## What to work on:
Please format the records as a Markdown table with the columns "Row" and "Record text". Start at the beginning of the records and go through the line with "3.30 metres". Leave out blank lines and pictures.

─── Data provided ───

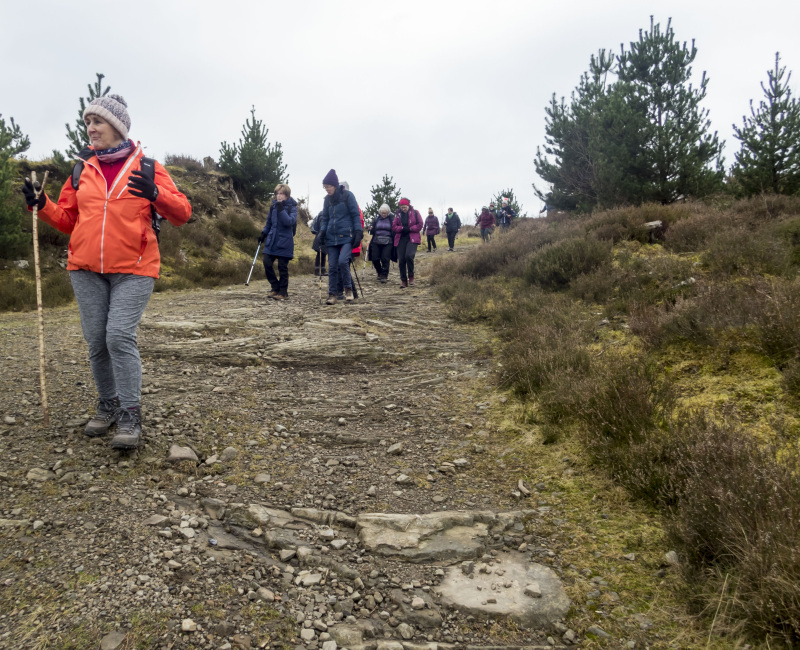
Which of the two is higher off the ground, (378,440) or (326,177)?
(326,177)

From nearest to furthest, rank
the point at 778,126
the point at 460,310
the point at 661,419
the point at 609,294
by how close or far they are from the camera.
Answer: the point at 661,419
the point at 609,294
the point at 460,310
the point at 778,126

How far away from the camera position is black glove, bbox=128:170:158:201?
3.30 metres

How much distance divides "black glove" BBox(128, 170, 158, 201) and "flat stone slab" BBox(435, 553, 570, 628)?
A: 304 cm

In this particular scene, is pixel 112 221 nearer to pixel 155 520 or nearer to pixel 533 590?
pixel 155 520

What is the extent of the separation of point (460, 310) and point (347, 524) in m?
6.00

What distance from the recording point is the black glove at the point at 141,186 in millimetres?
3305

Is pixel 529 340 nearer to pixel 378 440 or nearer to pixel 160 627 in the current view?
pixel 378 440

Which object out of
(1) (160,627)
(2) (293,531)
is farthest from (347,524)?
(1) (160,627)

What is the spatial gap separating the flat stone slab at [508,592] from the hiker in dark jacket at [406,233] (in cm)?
1053

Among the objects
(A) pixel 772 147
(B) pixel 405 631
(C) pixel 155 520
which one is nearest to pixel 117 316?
(C) pixel 155 520

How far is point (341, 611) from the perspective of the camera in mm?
2289

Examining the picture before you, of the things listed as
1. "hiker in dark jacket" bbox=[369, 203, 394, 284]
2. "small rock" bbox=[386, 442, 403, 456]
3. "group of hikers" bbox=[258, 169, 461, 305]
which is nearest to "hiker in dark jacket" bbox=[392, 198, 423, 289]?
"hiker in dark jacket" bbox=[369, 203, 394, 284]

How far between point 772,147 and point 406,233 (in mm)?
9345

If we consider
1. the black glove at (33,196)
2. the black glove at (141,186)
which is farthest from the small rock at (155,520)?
the black glove at (33,196)
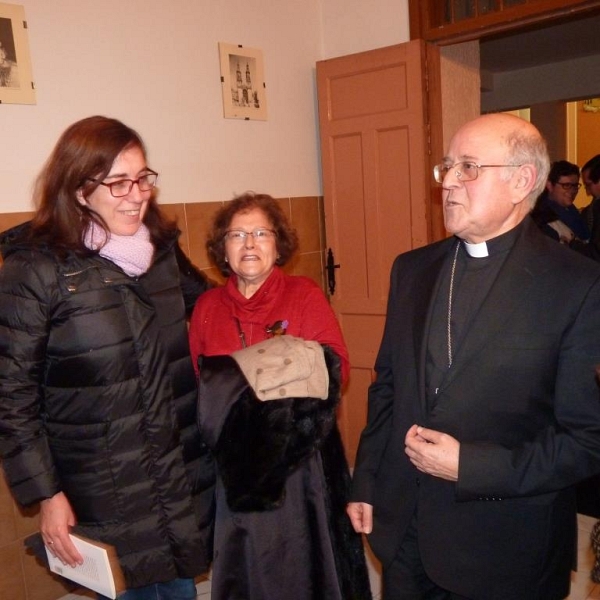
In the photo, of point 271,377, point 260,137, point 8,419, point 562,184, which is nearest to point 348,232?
point 260,137

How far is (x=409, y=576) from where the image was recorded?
1.51 metres

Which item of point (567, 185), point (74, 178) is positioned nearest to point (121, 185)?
point (74, 178)

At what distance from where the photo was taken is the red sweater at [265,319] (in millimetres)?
1812

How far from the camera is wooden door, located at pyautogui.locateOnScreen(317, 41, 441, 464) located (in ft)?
10.7

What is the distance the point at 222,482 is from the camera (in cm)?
172

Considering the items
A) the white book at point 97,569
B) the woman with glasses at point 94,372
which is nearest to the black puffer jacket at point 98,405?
the woman with glasses at point 94,372

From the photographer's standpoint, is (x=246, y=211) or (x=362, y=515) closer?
(x=362, y=515)

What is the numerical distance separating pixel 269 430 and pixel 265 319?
1.10 feet

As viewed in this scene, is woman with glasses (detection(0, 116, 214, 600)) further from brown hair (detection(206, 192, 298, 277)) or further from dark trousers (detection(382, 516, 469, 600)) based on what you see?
dark trousers (detection(382, 516, 469, 600))

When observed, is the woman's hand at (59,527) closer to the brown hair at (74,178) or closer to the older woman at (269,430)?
the older woman at (269,430)

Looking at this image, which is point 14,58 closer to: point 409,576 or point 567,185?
point 409,576

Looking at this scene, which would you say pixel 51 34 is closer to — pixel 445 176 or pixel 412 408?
pixel 445 176

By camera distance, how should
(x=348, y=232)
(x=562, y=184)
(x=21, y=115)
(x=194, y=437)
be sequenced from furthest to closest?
1. (x=562, y=184)
2. (x=348, y=232)
3. (x=21, y=115)
4. (x=194, y=437)

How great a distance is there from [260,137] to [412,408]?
2.28 meters
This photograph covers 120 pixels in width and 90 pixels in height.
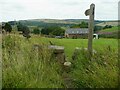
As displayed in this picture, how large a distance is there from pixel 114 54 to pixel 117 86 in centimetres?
90

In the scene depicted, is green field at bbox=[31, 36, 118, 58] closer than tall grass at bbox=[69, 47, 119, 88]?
No

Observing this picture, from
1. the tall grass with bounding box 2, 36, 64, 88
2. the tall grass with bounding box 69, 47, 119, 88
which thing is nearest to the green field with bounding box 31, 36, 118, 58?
the tall grass with bounding box 69, 47, 119, 88

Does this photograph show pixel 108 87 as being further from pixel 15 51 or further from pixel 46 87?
pixel 15 51

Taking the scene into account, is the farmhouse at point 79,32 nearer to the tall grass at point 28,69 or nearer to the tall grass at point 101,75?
the tall grass at point 28,69

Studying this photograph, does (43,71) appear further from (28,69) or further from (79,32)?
(79,32)

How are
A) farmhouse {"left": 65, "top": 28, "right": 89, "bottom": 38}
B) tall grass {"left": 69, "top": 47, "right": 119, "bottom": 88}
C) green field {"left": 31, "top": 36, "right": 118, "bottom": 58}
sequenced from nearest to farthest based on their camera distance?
tall grass {"left": 69, "top": 47, "right": 119, "bottom": 88} < green field {"left": 31, "top": 36, "right": 118, "bottom": 58} < farmhouse {"left": 65, "top": 28, "right": 89, "bottom": 38}

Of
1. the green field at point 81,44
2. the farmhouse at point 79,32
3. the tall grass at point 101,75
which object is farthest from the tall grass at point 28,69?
the farmhouse at point 79,32

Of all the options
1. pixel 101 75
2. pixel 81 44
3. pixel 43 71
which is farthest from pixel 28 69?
pixel 81 44

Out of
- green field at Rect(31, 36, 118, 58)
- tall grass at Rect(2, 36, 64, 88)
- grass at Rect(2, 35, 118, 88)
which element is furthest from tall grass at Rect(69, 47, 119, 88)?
green field at Rect(31, 36, 118, 58)

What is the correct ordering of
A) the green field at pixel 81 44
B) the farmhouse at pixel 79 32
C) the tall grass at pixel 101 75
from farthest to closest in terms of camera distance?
the farmhouse at pixel 79 32 → the green field at pixel 81 44 → the tall grass at pixel 101 75

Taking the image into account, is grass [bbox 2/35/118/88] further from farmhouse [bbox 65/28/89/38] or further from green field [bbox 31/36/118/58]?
farmhouse [bbox 65/28/89/38]

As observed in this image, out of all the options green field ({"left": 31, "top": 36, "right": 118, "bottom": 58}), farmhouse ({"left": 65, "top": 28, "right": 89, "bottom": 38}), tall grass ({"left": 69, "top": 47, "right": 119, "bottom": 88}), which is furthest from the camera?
farmhouse ({"left": 65, "top": 28, "right": 89, "bottom": 38})

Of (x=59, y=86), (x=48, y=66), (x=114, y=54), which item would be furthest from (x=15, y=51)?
(x=114, y=54)

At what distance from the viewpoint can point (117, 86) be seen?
497 cm
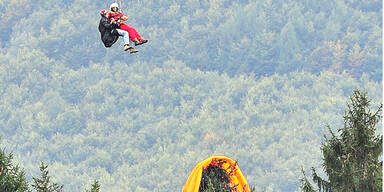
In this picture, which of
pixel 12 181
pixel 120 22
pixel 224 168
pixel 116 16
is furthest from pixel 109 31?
pixel 224 168

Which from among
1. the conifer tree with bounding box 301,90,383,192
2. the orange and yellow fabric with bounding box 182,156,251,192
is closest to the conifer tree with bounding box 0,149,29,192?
the orange and yellow fabric with bounding box 182,156,251,192

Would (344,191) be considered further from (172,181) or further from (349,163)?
(172,181)

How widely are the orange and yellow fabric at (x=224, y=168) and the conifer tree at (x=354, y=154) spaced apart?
1.29m

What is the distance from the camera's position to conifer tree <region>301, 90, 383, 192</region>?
1032 inches

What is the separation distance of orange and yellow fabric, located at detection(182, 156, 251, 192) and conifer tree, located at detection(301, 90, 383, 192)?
1292 mm

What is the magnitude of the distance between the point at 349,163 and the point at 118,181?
570 ft

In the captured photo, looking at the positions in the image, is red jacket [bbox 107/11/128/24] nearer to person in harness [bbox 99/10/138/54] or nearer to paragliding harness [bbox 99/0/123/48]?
paragliding harness [bbox 99/0/123/48]

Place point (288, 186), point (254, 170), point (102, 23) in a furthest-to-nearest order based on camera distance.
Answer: point (254, 170), point (288, 186), point (102, 23)

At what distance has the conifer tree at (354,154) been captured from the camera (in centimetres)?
2620

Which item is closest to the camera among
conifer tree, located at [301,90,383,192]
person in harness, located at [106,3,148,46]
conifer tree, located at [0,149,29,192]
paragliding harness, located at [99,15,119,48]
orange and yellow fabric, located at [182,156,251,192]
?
conifer tree, located at [301,90,383,192]

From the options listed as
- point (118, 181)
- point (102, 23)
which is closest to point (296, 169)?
point (118, 181)

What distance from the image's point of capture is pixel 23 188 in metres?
28.8

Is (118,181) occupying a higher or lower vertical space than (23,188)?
higher

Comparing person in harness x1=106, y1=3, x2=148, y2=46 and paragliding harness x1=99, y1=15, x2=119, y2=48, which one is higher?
person in harness x1=106, y1=3, x2=148, y2=46
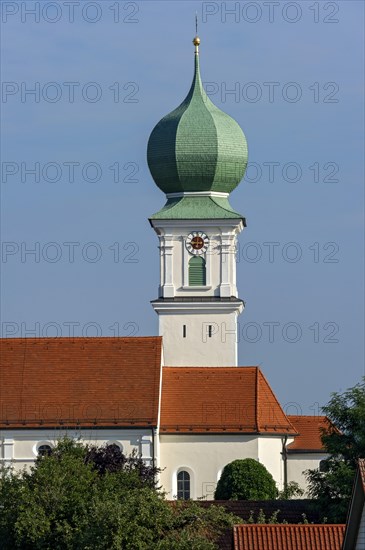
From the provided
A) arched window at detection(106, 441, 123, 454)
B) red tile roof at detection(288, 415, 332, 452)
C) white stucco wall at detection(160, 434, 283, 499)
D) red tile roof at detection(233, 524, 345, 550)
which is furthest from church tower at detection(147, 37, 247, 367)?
red tile roof at detection(233, 524, 345, 550)

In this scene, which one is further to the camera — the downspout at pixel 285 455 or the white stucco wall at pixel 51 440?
the downspout at pixel 285 455

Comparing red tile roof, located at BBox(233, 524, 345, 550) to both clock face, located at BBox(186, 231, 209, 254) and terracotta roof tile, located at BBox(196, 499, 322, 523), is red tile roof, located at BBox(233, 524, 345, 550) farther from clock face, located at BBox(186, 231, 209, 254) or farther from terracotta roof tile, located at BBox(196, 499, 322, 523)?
clock face, located at BBox(186, 231, 209, 254)

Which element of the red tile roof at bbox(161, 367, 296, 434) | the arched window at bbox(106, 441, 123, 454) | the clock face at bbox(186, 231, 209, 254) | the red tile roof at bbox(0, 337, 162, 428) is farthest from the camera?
the clock face at bbox(186, 231, 209, 254)

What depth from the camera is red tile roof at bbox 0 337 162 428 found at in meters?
74.0

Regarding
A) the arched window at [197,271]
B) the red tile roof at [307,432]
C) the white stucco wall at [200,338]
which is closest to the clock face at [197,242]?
the arched window at [197,271]

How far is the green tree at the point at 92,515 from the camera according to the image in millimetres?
48500

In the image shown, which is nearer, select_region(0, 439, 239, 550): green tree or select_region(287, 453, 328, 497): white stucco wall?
select_region(0, 439, 239, 550): green tree

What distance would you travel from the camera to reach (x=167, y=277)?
3189 inches

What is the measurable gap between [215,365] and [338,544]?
111 feet

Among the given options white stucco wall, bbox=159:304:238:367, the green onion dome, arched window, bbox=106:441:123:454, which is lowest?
arched window, bbox=106:441:123:454

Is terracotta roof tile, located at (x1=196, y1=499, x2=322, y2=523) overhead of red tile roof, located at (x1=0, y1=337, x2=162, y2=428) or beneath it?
beneath

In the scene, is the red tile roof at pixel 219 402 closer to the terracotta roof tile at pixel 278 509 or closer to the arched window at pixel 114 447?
the arched window at pixel 114 447

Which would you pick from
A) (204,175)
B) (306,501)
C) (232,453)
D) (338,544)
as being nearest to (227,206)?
(204,175)

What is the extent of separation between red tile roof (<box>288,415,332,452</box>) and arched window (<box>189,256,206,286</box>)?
6592 mm
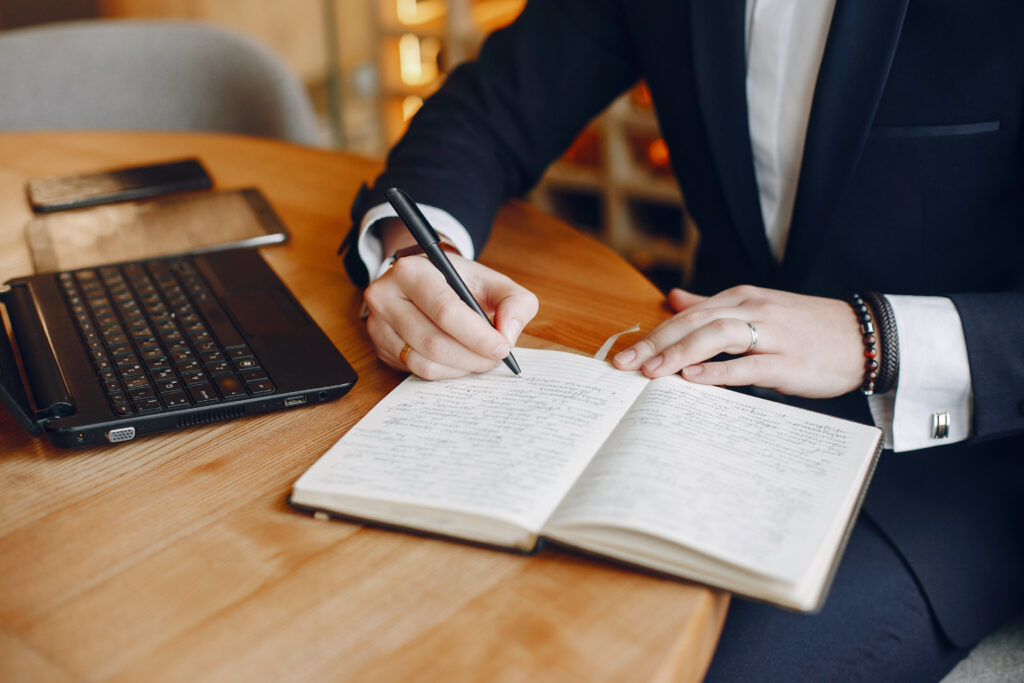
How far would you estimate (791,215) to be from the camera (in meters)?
0.99

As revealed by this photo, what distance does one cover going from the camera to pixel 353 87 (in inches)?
158

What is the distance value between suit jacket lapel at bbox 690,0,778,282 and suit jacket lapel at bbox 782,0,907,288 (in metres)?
0.07

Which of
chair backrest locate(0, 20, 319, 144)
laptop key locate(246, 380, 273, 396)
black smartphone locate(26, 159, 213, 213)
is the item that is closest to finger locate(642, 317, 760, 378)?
laptop key locate(246, 380, 273, 396)

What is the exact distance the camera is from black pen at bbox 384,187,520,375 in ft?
2.35

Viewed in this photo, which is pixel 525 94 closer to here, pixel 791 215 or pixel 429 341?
pixel 791 215

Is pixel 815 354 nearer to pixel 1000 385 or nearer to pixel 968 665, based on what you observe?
pixel 1000 385

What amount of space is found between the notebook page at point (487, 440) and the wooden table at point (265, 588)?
1.2 inches

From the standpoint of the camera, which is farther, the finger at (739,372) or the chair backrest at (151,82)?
the chair backrest at (151,82)

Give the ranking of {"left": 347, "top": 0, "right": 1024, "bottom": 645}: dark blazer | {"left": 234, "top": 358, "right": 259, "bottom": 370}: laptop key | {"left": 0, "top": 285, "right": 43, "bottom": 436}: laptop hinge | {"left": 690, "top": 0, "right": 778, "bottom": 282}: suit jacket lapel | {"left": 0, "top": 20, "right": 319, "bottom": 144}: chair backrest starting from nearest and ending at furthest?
{"left": 0, "top": 285, "right": 43, "bottom": 436}: laptop hinge → {"left": 234, "top": 358, "right": 259, "bottom": 370}: laptop key → {"left": 347, "top": 0, "right": 1024, "bottom": 645}: dark blazer → {"left": 690, "top": 0, "right": 778, "bottom": 282}: suit jacket lapel → {"left": 0, "top": 20, "right": 319, "bottom": 144}: chair backrest

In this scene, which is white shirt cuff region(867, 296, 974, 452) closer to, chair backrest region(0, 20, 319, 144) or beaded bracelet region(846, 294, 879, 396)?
beaded bracelet region(846, 294, 879, 396)

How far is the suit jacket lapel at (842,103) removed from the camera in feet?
2.75

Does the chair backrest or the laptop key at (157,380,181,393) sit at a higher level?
the chair backrest

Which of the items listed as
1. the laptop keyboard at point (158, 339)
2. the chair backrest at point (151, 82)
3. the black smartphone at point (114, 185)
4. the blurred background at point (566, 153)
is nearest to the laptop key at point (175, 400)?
the laptop keyboard at point (158, 339)

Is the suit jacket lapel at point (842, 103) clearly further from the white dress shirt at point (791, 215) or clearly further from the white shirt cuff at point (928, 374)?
the white shirt cuff at point (928, 374)
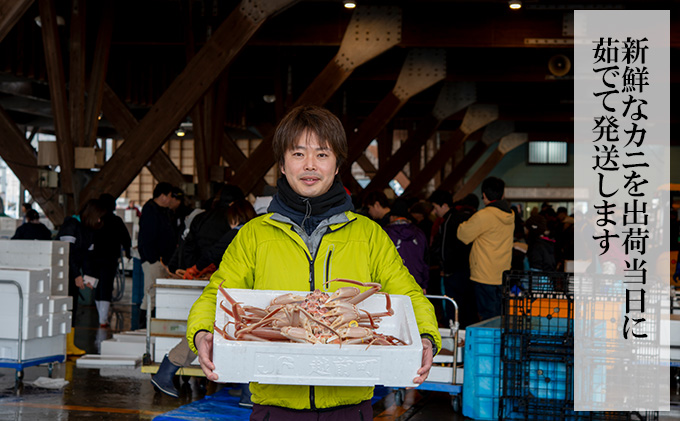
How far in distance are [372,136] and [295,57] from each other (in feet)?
8.61

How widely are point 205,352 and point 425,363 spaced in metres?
0.68

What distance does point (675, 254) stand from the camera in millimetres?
13758

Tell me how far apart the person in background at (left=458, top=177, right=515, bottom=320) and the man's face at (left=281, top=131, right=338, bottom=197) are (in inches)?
241

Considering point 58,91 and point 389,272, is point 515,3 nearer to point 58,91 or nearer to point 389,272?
point 58,91

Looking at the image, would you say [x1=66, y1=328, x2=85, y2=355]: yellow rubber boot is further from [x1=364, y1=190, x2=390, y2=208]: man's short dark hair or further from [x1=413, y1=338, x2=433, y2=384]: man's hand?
[x1=413, y1=338, x2=433, y2=384]: man's hand

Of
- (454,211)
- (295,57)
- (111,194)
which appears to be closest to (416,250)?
(454,211)

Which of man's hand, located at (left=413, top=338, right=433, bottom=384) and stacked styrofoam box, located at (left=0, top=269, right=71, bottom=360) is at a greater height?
man's hand, located at (left=413, top=338, right=433, bottom=384)

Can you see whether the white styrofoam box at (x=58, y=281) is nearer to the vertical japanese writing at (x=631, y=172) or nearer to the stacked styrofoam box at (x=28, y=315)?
the stacked styrofoam box at (x=28, y=315)

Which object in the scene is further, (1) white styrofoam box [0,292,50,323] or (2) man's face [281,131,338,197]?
(1) white styrofoam box [0,292,50,323]

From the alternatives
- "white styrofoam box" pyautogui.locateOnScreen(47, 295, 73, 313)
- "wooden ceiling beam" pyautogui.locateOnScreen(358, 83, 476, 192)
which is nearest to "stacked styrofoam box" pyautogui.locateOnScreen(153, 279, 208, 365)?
"white styrofoam box" pyautogui.locateOnScreen(47, 295, 73, 313)

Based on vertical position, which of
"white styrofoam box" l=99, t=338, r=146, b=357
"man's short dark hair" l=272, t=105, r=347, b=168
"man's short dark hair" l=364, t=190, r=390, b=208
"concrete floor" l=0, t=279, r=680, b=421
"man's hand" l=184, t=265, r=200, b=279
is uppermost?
"man's short dark hair" l=364, t=190, r=390, b=208

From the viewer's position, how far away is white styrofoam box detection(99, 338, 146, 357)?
8.70m

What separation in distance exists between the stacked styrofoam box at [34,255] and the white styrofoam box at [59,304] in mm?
271

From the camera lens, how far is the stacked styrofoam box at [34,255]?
7926 mm
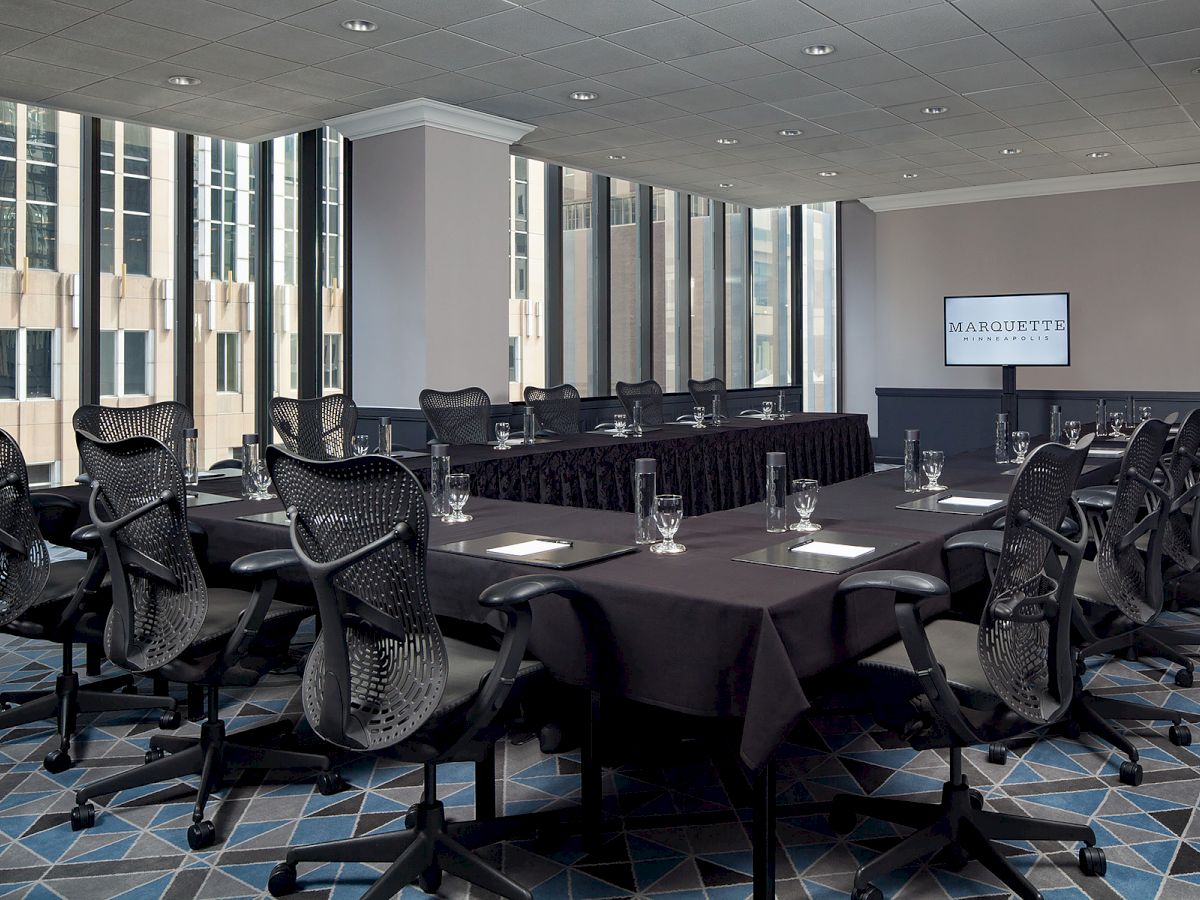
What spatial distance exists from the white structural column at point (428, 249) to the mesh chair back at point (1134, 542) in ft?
16.7

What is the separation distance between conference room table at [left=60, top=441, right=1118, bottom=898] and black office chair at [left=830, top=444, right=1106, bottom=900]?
13 cm

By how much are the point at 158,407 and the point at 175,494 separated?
2549 mm

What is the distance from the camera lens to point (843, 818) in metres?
2.66

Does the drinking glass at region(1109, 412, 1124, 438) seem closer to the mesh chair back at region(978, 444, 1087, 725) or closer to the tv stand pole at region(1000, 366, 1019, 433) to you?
the tv stand pole at region(1000, 366, 1019, 433)

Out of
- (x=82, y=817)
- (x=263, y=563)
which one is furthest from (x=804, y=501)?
(x=82, y=817)

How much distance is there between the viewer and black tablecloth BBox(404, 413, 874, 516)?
17.1 feet

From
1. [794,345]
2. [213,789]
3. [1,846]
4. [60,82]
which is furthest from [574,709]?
[794,345]

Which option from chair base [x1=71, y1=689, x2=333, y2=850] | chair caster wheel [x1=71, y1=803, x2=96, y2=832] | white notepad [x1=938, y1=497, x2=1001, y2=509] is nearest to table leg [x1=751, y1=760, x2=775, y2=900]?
chair base [x1=71, y1=689, x2=333, y2=850]

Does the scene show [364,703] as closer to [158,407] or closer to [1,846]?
[1,846]

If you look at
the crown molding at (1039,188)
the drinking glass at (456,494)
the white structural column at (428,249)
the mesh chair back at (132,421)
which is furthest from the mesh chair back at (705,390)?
the drinking glass at (456,494)

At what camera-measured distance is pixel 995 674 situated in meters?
2.18

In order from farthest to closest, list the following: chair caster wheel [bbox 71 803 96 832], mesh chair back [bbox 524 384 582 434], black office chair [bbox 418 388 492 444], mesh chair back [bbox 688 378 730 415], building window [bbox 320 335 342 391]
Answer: mesh chair back [bbox 688 378 730 415]
building window [bbox 320 335 342 391]
mesh chair back [bbox 524 384 582 434]
black office chair [bbox 418 388 492 444]
chair caster wheel [bbox 71 803 96 832]

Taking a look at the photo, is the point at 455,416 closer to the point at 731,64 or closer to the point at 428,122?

───

## The output:
| Row | Record text |
|---|---|
| 1 | Which of the two is higher off the ground, (378,440) or (326,177)? |
| 2 | (326,177) |
| 3 | From nearest to furthest, rank |
| 4 | the point at 778,126 |
| 5 | the point at 460,310 |
| 6 | the point at 661,419 |
| 7 | the point at 609,294 |
| 8 | by how close or far they are from the camera. |
| 9 | Answer: the point at 661,419 |
| 10 | the point at 609,294 |
| 11 | the point at 460,310 |
| 12 | the point at 778,126 |
| 13 | How far away from the camera position is black glove, bbox=128:170:158:201? |
| 14 | 3.30 metres |